I’ve just got back from 3 days in Durham where I was asked to talk at an event for the CF Trust for CF Week this week.
It’s an event I first spoke at 3 years ago when I was just 6 months post transplant and it was great to go back to the lovely ladies lunch and share my story so far as well as my hopes and dreams for the future.
The biggest part of my speech was concerned with helping raise funds for the CF Trust, who work tirelessly year-in, year-out to fund clinical research to improve drug therapies, hospital care and overall outcomes for people with CF across the UK. My hope – as I expressed to the women at the lunch – was that by helping fund the CF Trust’s research into gene therapy and developing a therapy that prevents the eventually-fatal lung damage from CF we can prevent anyone having to go through what I’ve been through.

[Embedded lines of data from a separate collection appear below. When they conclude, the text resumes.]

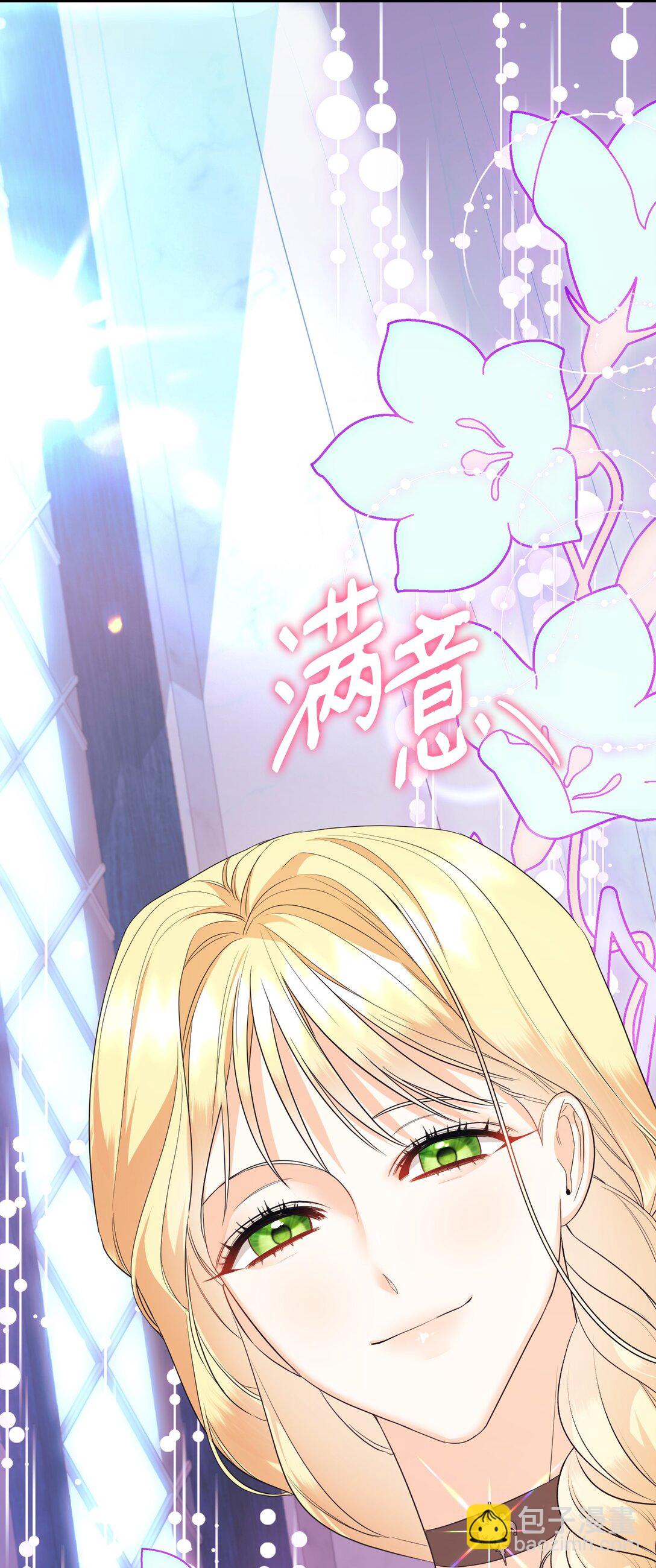 28 苦肉计(1/4)-第28话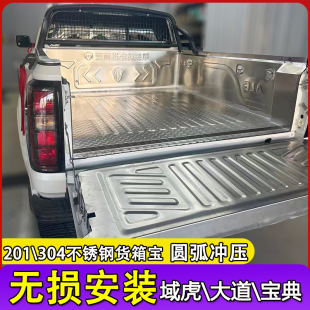 适配江铃域虎357大道追光者新宝典201不锈钢货箱宝皮卡后备箱改装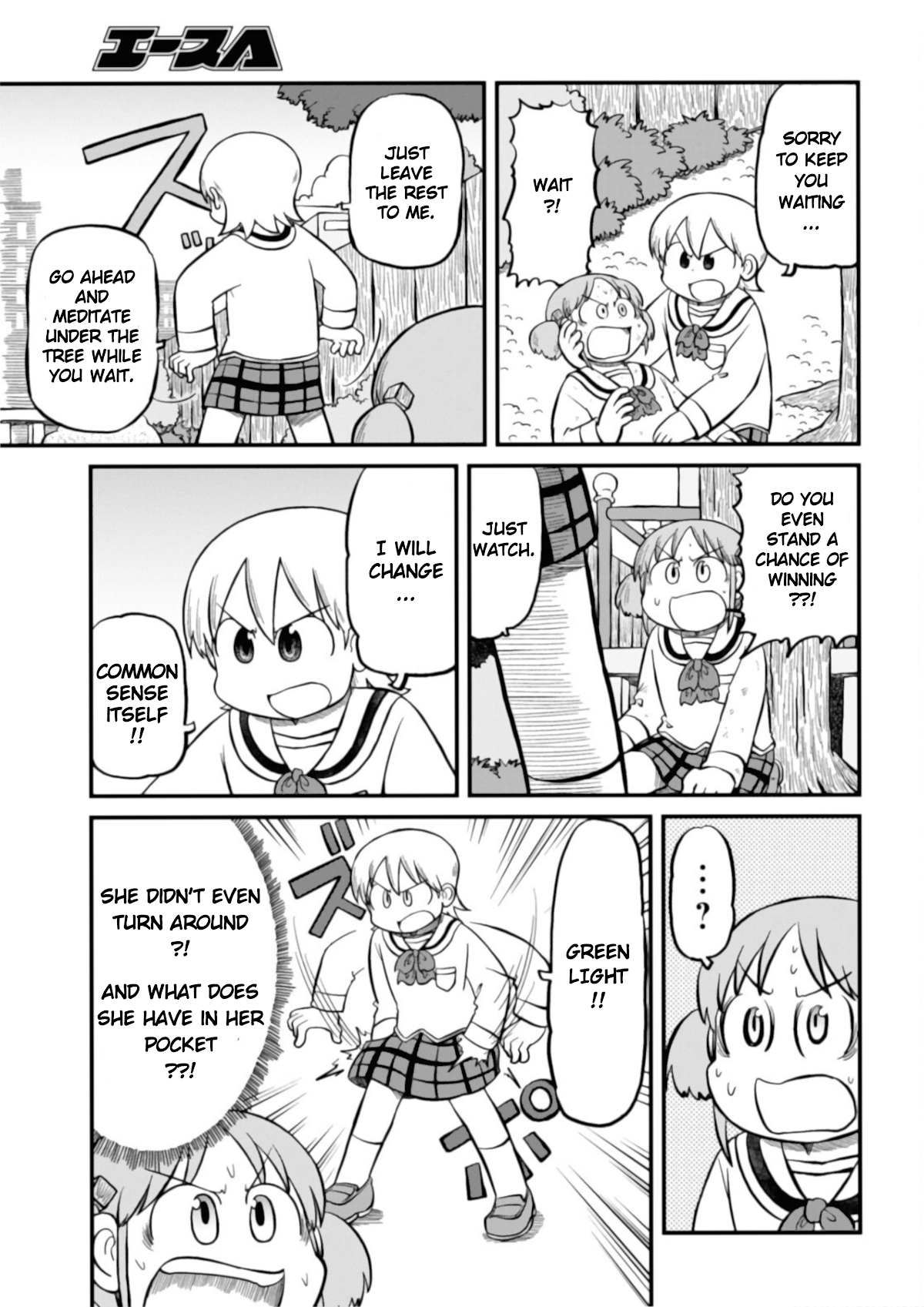 Nichijou Chapter 199 page 3 - Chapter 199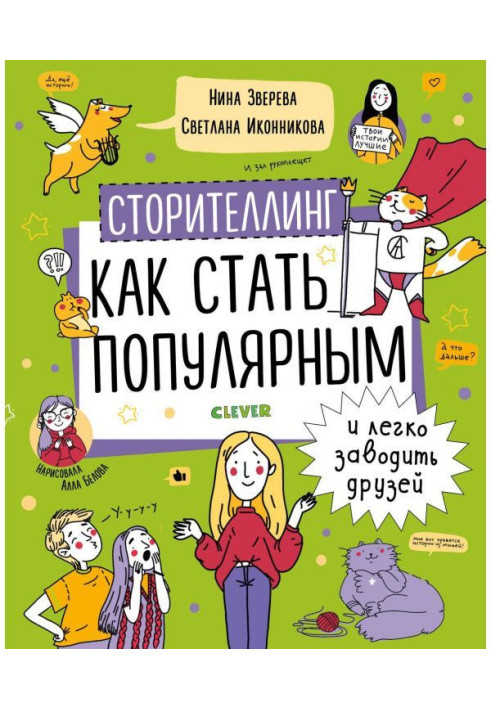 Book Сторителлинг. How to become popular and it easily to lead friends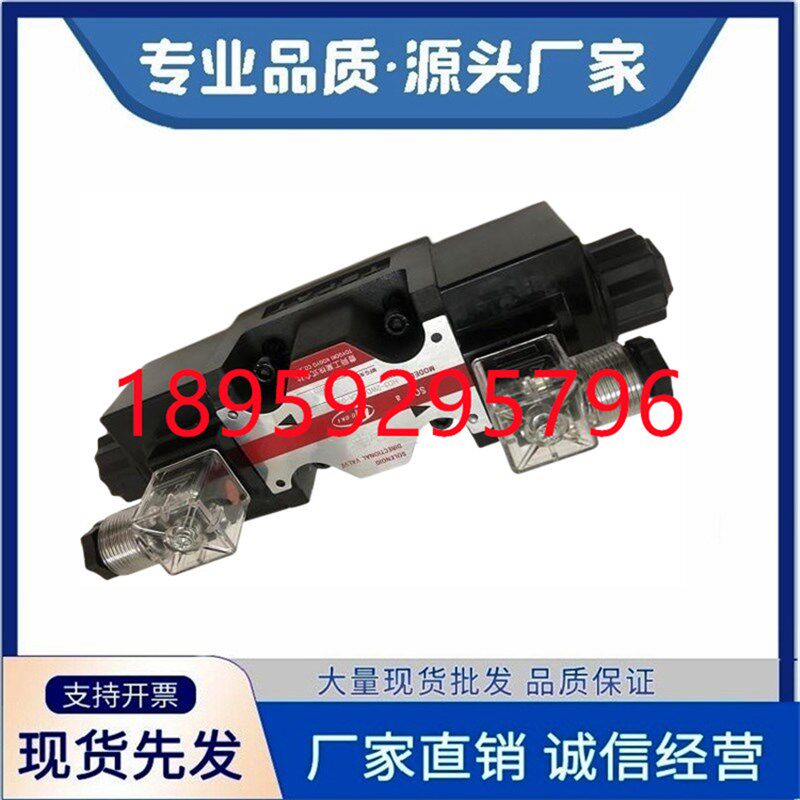 日本丰兴HD3-3W-BCA-03A-WAY2 电磁阀 HD3-3W-BCA/AEB/BDA/BGA-03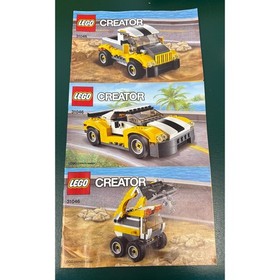 Lego Creator No. 31046 3-in-1 Fast Car, Skid Loader, Pick Up Truck 222 Pieces 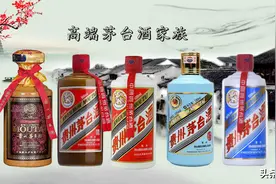 飞天茅台酒已“封神”？这两款高端茅台酒质直接碾压飞茅图片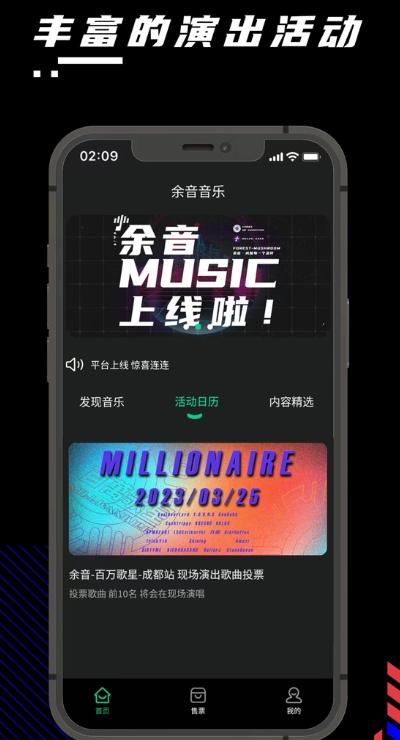 余音音乐无杂质播放器截图1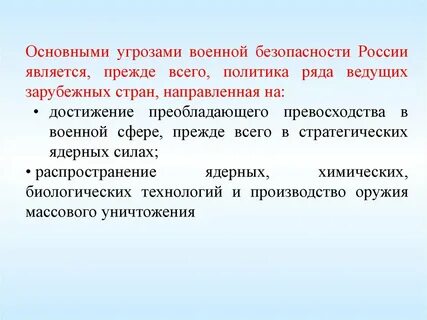 Основные характеристики войн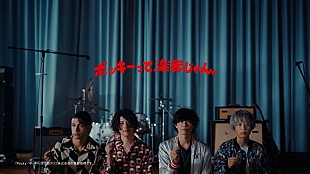 [Alexandros]「[Alexandros]、「ポッキー」新TVCM出演　CMソングは新曲「Backseat」」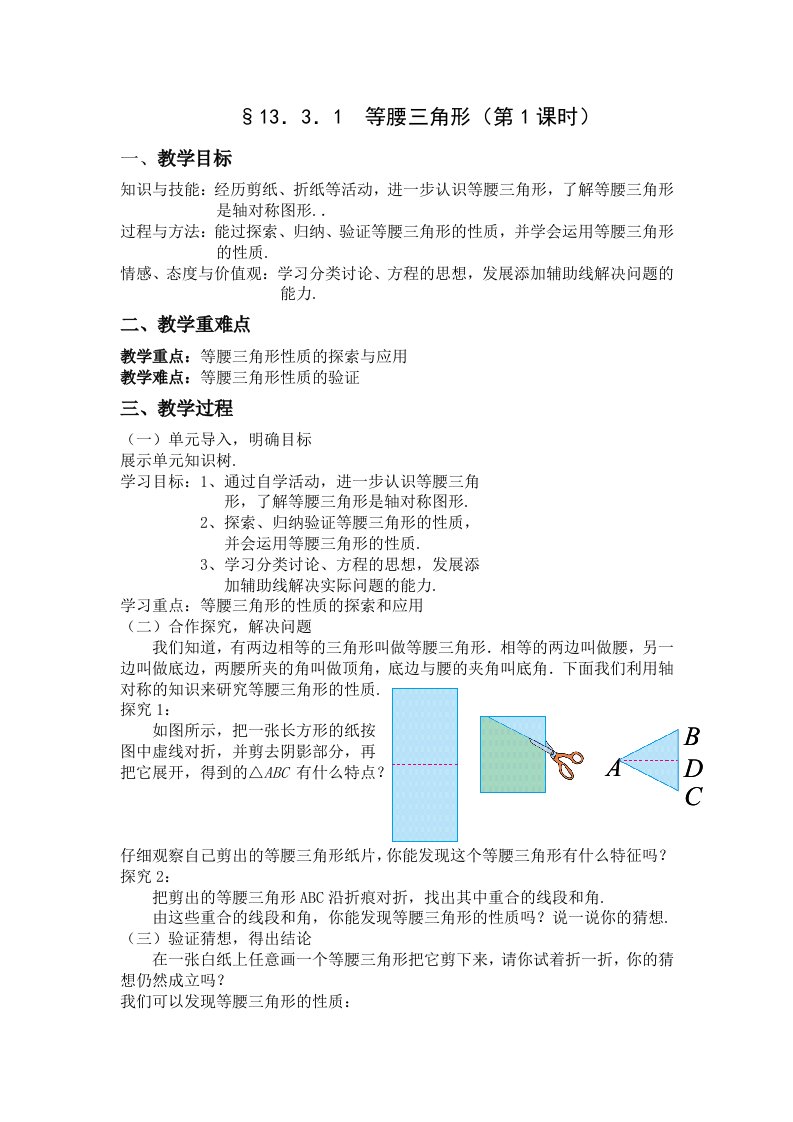 数学人教版八年级上册等腰三角形第一课时教学设计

Not only have I, obviously, been through the hellish wait on the transplant list not knowing whether my call would come in time or if I would die while I wait, but I’ve also had to watch far too many of my friends die while they waited. And now I’m having to watch Tor (who I wrote about most recently in my previous post) endure over twice the wait I went through and see the life and the hope slip in and out of her eyes each and every day.
By donating to the CF Trust this week (or any week), you can make a huge difference to the lives of children being born with this disease today and prevent them ever having to experience the truly devastating side-effects of a life lived in the shadow of an early death.